**WORK TASK**:
Condense the paragraph in the forum thread below that begins "Jesus' name is" into one shorter sentence, keeping its main claims and its Bible references.

**TEXT SECTION**:
════
Elijah John wrote:
onewithhim wrote:
Elijah John wrote:
[
Replying to post 3 by onewithhim]
Granted, Paul gives lip service to the Father. But the name he proclaims is "Jesus" and not Jehovah.
Also, why do you believe that
God gave Jesus a name above every other? Because Paul said so? If YHVH ever said that He Himself would put the Messiah's name above His own, I sure cannot find it, can you?
The fact that Paul is doing something unauthorized here, (putting Jesus name above God's) should set off alarms, it seems to me. Alarms for anyone who loves YHVH, the only true God.
Also, if Jesus name is above every
human name, shouldn't the Messiah's name be a unique name? But it's not, it is shared with Joshua, for one.
In fact, Jehovah has REPEATEDLY said that there is NO ONE like him. He is God and He is THE MOST HIGH. (Psalm 83:18, KJV)
Paul didn't say that Jesus' name was higher than Jehovah's. I said what I meant to be an explanation of why he would NOT say that.
Jesus' name is "above every human name" in the sense that HE is above every human. He is above everyone else in the universe except his Father, Jehovah, Whom he calls "
MY GOD." (John 20:17; Revelation 3:12)
Good points, but why do you suppose that Paul did not proclaim YHVH's name? He seemed to have no trouble proclaiming "Christ" or prolaiming Jesus name.
He seems to have done this
instead of proclaiming YHVH's name.
Isn't that too, in effect, putting Jesus name above Jehovah's? Even though he could well have meant "above every
human name.
He could have been clearer and said "except YHVH's". Perhaps the average Jew listening would have understood that. But YHVH's Name was supposed to have been proclaimed to the Nations.
Instead of God, a man is preached...in effect. Paul is all about "Christ".
So Paul proclaimed Jesus' name to the Nations, not YHVH's.
The effect? Trinitarianism, and those who write hymns "Praising his holy name" more often than not mean "Praise Jesus' Holy Name", not YHVH's.
════
**INFORMATION SUPPLIED**:

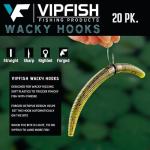 Vipfish Fishing Accessories Kit, 264/423PCS Fishing Tackle Box with Hooks, Weights, Sinkers for Bass Trout, Gifts for Men,Kids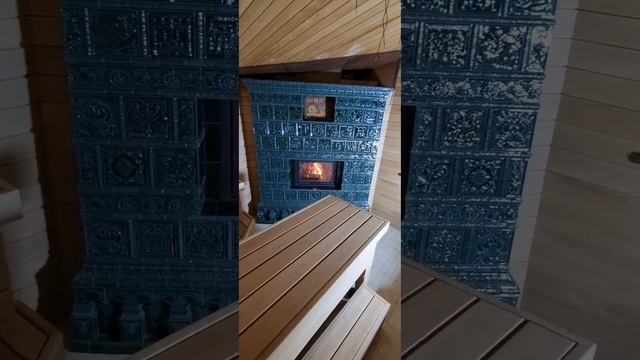 изразцы и камин в вашей бане смотреть онлайн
════
**RESPONSE AREA**:
Jesus' name is above every human name because he is above every human and everyone else in the universe except his Father, Jehovah, whom he calls "my God" (John 20:17; Revelation 3:12).